1. Set `diarization_enabled` to True.
1. `DiarizationSpeakersProperties` specifies the number of speakers.

```cmd
properties.diarization_enabled = True
properties.diarization = swagger_client.DiarizationProperties(
swagger_client.DiarizationSpeakersProperties(min_count=1, max_count=10))
```

## Download and install the API client library

To execute the sample you need to generate the Python library for the REST API which is generated through [Swagger](swagger.io).

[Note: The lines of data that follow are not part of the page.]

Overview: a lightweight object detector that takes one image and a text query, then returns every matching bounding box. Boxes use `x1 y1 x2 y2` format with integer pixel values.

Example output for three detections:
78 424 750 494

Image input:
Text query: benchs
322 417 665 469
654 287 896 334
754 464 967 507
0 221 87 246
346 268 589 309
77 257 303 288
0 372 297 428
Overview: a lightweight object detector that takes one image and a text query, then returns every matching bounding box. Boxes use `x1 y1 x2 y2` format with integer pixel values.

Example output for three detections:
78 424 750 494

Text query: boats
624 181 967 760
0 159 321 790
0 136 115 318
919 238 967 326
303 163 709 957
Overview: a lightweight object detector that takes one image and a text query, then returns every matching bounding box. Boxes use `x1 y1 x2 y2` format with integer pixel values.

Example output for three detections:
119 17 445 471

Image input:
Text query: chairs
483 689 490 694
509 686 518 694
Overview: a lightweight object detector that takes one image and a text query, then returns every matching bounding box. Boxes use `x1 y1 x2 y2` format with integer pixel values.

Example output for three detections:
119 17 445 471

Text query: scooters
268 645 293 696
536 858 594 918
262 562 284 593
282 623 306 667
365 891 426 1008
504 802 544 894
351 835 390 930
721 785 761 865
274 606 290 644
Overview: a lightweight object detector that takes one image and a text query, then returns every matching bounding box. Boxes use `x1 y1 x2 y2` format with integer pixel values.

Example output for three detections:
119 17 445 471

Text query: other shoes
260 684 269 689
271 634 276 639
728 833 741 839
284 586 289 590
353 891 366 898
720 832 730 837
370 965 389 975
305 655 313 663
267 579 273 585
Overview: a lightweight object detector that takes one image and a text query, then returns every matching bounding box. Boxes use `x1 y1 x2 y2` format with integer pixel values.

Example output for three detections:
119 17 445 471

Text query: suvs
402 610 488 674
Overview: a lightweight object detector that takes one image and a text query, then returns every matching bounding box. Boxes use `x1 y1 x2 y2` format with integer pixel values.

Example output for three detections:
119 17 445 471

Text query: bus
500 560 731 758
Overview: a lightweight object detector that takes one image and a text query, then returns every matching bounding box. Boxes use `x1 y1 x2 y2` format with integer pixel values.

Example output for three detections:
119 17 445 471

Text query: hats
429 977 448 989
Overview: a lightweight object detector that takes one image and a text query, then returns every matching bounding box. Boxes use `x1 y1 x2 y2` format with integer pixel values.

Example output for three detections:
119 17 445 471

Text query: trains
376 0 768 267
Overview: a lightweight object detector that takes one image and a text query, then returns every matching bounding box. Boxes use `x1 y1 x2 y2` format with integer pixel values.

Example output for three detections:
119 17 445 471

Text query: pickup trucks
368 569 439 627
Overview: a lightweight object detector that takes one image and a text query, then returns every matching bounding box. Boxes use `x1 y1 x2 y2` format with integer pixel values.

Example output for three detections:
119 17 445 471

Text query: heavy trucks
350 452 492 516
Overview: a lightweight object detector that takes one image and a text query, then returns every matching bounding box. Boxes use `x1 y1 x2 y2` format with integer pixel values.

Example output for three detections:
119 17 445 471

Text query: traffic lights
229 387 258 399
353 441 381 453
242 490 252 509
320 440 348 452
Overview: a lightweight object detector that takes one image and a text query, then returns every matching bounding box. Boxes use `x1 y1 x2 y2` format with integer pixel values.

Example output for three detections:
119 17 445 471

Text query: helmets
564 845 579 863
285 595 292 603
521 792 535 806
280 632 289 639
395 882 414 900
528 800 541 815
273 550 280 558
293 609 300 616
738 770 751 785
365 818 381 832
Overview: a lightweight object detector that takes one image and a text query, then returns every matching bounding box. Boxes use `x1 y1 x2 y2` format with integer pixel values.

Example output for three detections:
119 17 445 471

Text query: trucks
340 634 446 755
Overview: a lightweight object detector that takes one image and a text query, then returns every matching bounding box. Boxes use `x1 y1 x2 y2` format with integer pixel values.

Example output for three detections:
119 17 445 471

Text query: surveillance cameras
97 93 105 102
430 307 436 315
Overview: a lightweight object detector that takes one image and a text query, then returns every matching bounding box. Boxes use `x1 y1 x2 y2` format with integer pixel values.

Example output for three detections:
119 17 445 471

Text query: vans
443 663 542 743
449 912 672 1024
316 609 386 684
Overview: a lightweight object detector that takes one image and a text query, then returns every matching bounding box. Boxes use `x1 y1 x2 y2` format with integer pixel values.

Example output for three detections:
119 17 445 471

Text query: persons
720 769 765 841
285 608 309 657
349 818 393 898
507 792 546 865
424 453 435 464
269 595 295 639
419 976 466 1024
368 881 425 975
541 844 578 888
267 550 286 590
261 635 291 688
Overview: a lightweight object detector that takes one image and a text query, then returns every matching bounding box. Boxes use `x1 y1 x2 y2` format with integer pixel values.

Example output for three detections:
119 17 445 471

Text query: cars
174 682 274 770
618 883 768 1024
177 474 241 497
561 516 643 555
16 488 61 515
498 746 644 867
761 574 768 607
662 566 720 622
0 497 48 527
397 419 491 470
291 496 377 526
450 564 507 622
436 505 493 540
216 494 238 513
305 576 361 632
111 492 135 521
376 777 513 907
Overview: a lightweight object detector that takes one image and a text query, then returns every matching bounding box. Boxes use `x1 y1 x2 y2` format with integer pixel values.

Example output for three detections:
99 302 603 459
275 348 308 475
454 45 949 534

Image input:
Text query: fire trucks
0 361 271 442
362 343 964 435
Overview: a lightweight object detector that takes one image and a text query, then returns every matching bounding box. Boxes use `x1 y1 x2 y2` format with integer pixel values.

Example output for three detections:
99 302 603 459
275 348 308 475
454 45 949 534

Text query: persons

Follow these steps for the installation:

1. Go to https://editor.swagger.io.
1. Click **File**, then click **Import URL**.
1. Enter the Swagger URL for the Speech Services API: `https://raw.githubusercontent.com/Azure/azure-rest-api-specs/main/specification/cognitiveservices/data-plane/Speech/SpeechToText/stable/v3.1/speechtotext.json`.
1. Click **Generate Client** and select **Python**.
1. Save the client library.
1. Extract the downloaded python-client-generated.zip somewhere in your file system.
1. Install the extracted python-client module in your Python environment using pip: `pip install path/to/package/python-client`.
1. The installed package has the name `swagger_client`. You can check that the installation worked using the command `python -c "import swagger_client"`.

## Output

The transcribed text is output to the file specified in the log settings.

```python
logging.basicConfig(
level=logging.INFO,
format="%(asctime)s [%(levelname)s] %(message)s",
handlers=[
logging.FileHandler("output3.txt", encoding='utf-8'),
logging.StreamHandler()
]
)
```

Results generated by Azure Speech to Text batch processing.

```json
{
"source": "...",
"timestamp": "2023-07-10T14:28:16Z",
"durationInTicks": 25800000,
"duration": "PT2.58S",
"combinedRecognizedPhrases": [
{
"channel": 0,
"lexical": "hello world",
"itn": "hello world",
"maskedITN": "hello world",
"display": "Hello world."
}
],
"recognizedPhrases": [
{
"recognitionStatus": "Success",
"channel": 0,
"offset": "PT0.76S",
"duration": "PT1.32S",
"offsetInTicks": 7600000.0,
"durationInTicks": 13200000.0,
"nBest": [
{
"confidence": 0.5643338,
"lexical": "hello world",
"itn": "hello world",
"maskedITN": "hello world",
"display": "Hello world.",
"displayWords": [
{
"displayText": "Hello",
"offset": "PT0.76S",
"duration": "PT0.76S",
"offsetInTicks": 7600000.0,
"durationInTicks": 7600000.0
}
]
}
]
}
]
}
```

## Description

- cli_conversation_transcribe.py: Streams MP3 audio using GStreamer and sends it to Azure Speech-to-Text for transcription.
- cli_multiproc.py: Divides MP3 files into multiple chunks using PyDub's silent detection and then submits them to Azure Speech-to-Text for transcription, allowing for faster processing.
- cli_s2t_console.py: `Please note: Use this code for batch processing with speaker recognition` Performs batch processing using Azure Speech to Text with speaker identification.
- speech.py: Swagger Python client interface.
- web_conversation_transcribe.py: `Please note: Do not use this code` as it has been discontinued due to a Streamlit thread context issue.
- web_main.py: Performs batch processing with Azure Speech to Text and speaker identification using a Streamlit web-based user interface.